Clojure - process huge files with low memory - clojure

I am processing text files 60GB or larger. The files are seperated into a header section of variable length and a data section. I have three functions:
head? a predicate to distinguish header lines from data lines
process-header process one header line string
process-data process one data line string
The processing functions asynchronously access and modify an in-memory database
I advanced on a file reading method from another SO thread, which should build a lazy sequence of lines. The idea was to process some lines with one function, then switch the function once and keep processing with the next function.
(defn lazy-file
[file-name]
(letfn [(helper [rdr]
(lazy-seq
(if-let [line (.readLine rdr)]
(cons line (helper rdr))
(do (.close rdr) nil))))]
(try
(helper (clojure.java.io/reader file-name))
(catch Exception e
(println "Exception while trying to open file" file-name)))))
I use it with something like
(let [lfile (lazy-file "my-file.txt")]
(doseq [line lfile :while head?]
(process-header line))
(doseq [line (drop-while head? lfile)]
(process-data line)))
Although that works, it's rather inefficient for a couple of reasons:
Instead of simply calling process-head until I reach the data and then continuing with process-data, I have to filter header lines and process them, then restart parsing the whole file and drop all header lines to process data. This is the exact opposite of what lazy-file intended to do.
Watching memory consumption shows me, that the program, though seemingly lazy, builds up to use as much RAM as would be required to keep the file in memory.
So what is a more efficient, idiomatic way to work with my database?
One idea might be using a multimethod to process header and data dependant on the value of the head? predicate, but I suppose this would have some serious speed impact, especially as there is only one occurence where the predicate outcome changes from alway true to always false. I didn't benchmark that yet.
Would it be better to use another way to build the line-seq and parse it with iterate? This would still leave me needing to use :while and :drop-while, I guess.
In my research, using NIO file access was mentioned a couple of times, which should improve memory usage.

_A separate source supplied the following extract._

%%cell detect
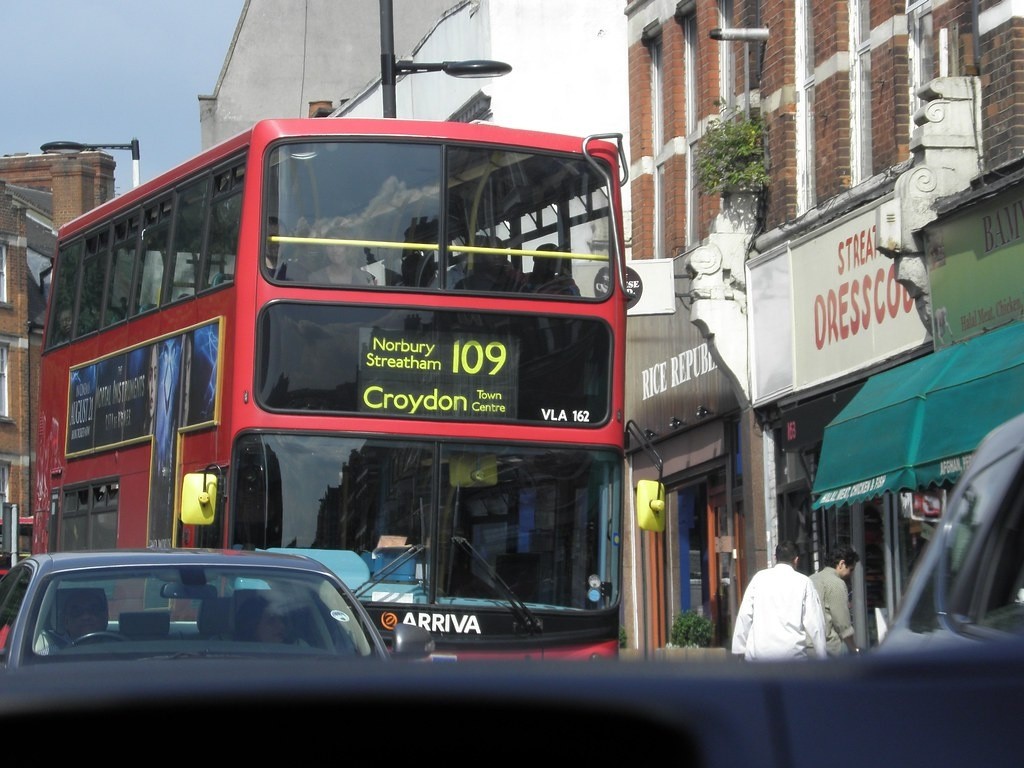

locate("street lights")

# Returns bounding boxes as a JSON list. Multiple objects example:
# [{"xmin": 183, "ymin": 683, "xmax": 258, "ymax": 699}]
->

I could not find out yet how to use that in an idiomatic way in clojure.
Maybe I still have a bad grasp of the general idea, how the file should be treated?
As always, any help, ideas or pointers to tuts are greatly appreciated.

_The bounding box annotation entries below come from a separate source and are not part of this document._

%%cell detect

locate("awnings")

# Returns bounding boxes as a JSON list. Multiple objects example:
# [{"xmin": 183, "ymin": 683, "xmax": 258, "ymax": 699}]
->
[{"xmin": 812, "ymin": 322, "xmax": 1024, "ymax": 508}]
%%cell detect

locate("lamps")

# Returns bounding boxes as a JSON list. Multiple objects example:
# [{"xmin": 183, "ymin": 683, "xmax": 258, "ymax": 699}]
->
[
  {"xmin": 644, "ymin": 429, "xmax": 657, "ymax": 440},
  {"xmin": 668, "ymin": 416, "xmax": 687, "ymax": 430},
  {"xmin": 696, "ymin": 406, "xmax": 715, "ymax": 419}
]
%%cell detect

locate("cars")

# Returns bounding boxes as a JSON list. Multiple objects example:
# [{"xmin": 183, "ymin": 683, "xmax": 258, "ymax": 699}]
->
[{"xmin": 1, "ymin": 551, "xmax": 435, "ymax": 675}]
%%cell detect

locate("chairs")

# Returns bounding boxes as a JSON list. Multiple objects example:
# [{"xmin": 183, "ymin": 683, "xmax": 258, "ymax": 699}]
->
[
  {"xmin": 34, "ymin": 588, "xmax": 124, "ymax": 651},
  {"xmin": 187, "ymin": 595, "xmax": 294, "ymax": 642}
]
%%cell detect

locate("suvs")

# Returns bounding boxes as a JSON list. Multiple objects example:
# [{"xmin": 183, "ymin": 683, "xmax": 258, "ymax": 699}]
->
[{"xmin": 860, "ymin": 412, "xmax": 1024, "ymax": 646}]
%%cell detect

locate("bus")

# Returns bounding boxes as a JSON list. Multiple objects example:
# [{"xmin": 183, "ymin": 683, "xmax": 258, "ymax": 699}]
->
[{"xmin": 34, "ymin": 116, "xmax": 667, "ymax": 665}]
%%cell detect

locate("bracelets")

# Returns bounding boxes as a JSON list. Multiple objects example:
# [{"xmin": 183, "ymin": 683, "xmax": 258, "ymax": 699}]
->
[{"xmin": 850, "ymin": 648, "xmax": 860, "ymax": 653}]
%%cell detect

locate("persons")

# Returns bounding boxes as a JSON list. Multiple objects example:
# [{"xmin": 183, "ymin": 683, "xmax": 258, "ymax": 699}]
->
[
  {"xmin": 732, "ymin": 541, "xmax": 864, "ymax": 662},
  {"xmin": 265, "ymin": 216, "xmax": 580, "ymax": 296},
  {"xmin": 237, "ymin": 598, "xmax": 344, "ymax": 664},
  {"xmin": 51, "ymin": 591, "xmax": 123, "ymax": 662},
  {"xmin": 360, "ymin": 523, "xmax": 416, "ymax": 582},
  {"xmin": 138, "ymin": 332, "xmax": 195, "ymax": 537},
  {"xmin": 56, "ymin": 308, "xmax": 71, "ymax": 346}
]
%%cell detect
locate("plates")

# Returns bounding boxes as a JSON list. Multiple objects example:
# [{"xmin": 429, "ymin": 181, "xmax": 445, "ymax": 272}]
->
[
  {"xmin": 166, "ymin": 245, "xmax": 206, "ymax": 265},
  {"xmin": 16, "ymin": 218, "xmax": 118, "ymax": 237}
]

You should use standard library functions.
line-seq, with-open and doseq will easily do the job.
Something in the line of:
(with-open [rdr (clojure.java.io/reader file-path)]
(doseq [line (line-seq rdr)]
(if (head? line)
(process-header line)
(process-data line))))

There are several things to consider here:
Memory usage
There are reports that leiningen might add stuff that results in keeping references to the head, although doseq specifically does not hold on to the head of the sequence it's processing, cf. this SO question. Try verifying your claim "use as much RAM as would be required to keep the file in memory" without using lein repl.
Parsing lines
Instead of using two loops with doseq, you could also use a loop/recur approach. What you expect to be parsing would be a second argument like this (untested):
(loop [lfile (lazy-file "my-file.txt")
parse-header true]
(let [line (first lfile)]
(if [and parse-header (head? line)]
(do (process-header line)
(recur (rest lfile) true))
(do (process-data line)
(recur (rest lfile) false)))))
There is another option here, which would be to incorporate your processing functions into your file reading function. So, instead of just consing a new line and returning it, you could just as well process it right away -- typically you could hand over the processing function as an argument instead of hard-coding it.
Your current code looks like processing is a side-effect. If so, you could then probably do away with the laziness if you incorporate the processing. You need to process the entire file anyway (or so it seems) and you do so on a per-line basis. The lazy-seq approach basically just aligns a single line read with a single processing call. Your need for laziness arises in the current solution because you separate reading (the entire file, line by line) from processing. If you instead move the processing of a line into the reading, you don't need to do that lazily.

Related

Clojure : why does this writer consume so much heap space?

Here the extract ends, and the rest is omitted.